### ÜBUNGSTEXT
———
Mit dem Thema kann man ganze Bücher füllen !
(Haben einige auch schon gemacht ).
Lies dich erstmal ein wenig hier durch das Mefoforum, und dann stelle konkretere Fragen. 
Ich denke dann bekommst du auch eher Antworten.
Warscheinlich schreckt die komplexität deiner Frage eher ab !

Nur soviel erstmal: Leg dich nicht, und vorallem nicht schon eine Woche vorher, auf einen Strand fest.
Lass dich von den (Wetter)Bedingungen leiten.
Was nützt dir Sirksdorf, wenn dort wegen Sturm, Wassertrübung oder was auch immer nicht zu fischen ist !?


----------



## BennyO (6. November 2006)

*AW: Meerforellenanfänger*

Ich habe mal eine Frage:
Ist eine Spinnrute mit einem Wurfgewiht von 10-40 gramm geeignet zum Mefo Angeln??
———
### UNTERSUCHTE DATEN
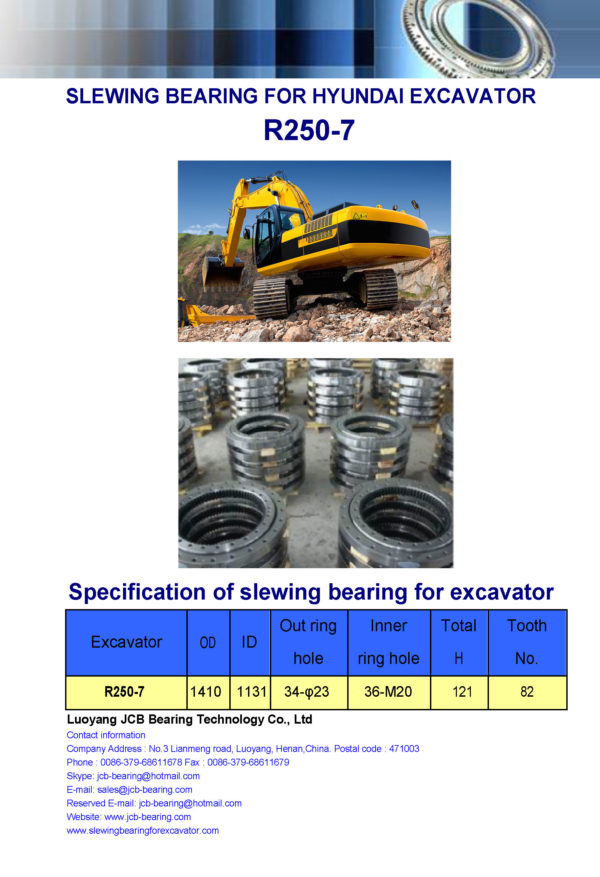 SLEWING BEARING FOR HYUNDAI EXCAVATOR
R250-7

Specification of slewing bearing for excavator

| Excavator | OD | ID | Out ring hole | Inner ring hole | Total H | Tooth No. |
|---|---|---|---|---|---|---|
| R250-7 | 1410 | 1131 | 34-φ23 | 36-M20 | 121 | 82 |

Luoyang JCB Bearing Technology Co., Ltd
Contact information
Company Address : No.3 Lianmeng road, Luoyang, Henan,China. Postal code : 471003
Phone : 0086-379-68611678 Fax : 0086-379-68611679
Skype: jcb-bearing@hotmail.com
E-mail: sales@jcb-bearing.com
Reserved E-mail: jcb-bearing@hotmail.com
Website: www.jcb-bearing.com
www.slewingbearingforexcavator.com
———
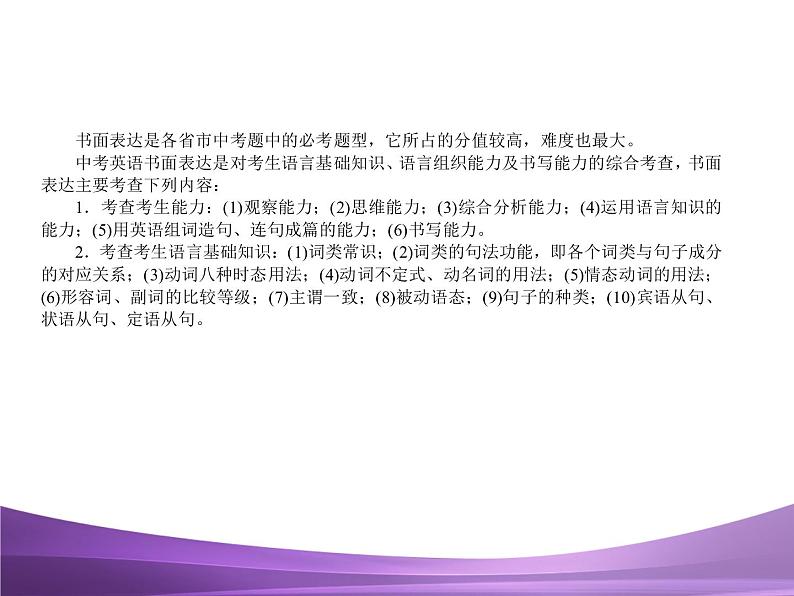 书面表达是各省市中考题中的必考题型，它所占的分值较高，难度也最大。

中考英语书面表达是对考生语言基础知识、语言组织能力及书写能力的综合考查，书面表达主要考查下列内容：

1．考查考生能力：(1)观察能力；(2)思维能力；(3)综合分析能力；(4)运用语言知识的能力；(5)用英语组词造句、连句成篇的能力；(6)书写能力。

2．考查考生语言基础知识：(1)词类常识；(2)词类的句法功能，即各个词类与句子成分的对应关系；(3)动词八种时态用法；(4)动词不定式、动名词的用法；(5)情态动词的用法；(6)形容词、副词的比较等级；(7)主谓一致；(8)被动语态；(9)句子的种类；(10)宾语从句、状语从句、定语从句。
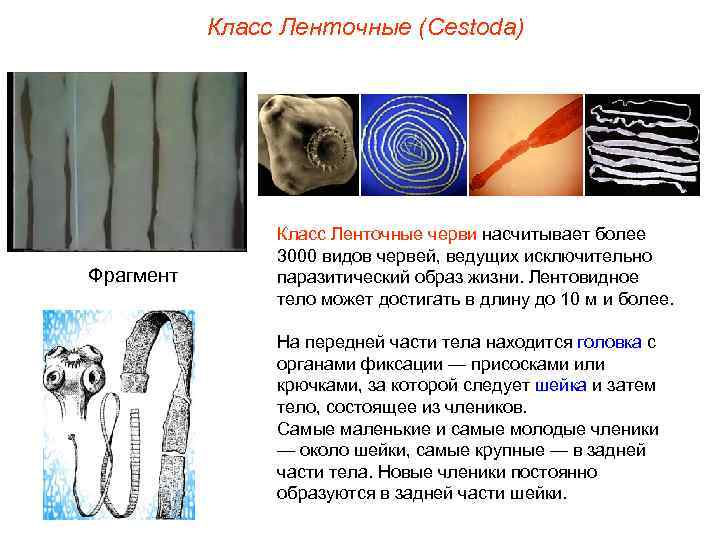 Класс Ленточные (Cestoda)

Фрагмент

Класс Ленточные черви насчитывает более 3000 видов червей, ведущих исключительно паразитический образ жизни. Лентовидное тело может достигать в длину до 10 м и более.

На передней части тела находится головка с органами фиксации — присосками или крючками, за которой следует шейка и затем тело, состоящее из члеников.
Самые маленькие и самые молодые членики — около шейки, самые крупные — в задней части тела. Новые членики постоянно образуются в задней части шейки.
———
### ZUR AUFGABE
Gib aus dem Übungstext zum Meerforellenangeln wörtlich den Abschnitt wieder, der mit „Lies dich erstmal“ beginnt und bis einschließlich „(6. November 2006)“ reicht.

### ERGEBNIS DER AUFGABE
Lies dich erstmal ein wenig hier durch das Mefoforum, und dann stelle konkretere Fragen. 
Ich denke dann bekommst du auch eher Antworten.
Warscheinlich schreckt die komplexität deiner Frage eher ab !

Nur soviel erstmal: Leg dich nicht, und vorallem nicht schon eine Woche vorher, auf einen Strand fest.
Lass dich von den (Wetter)Bedingungen leiten.
Was nützt dir Sirksdorf, wenn dort wegen Sturm, Wassertrübung oder was auch immer nicht zu fischen ist !?


----------



## BennyO (6. November 2006)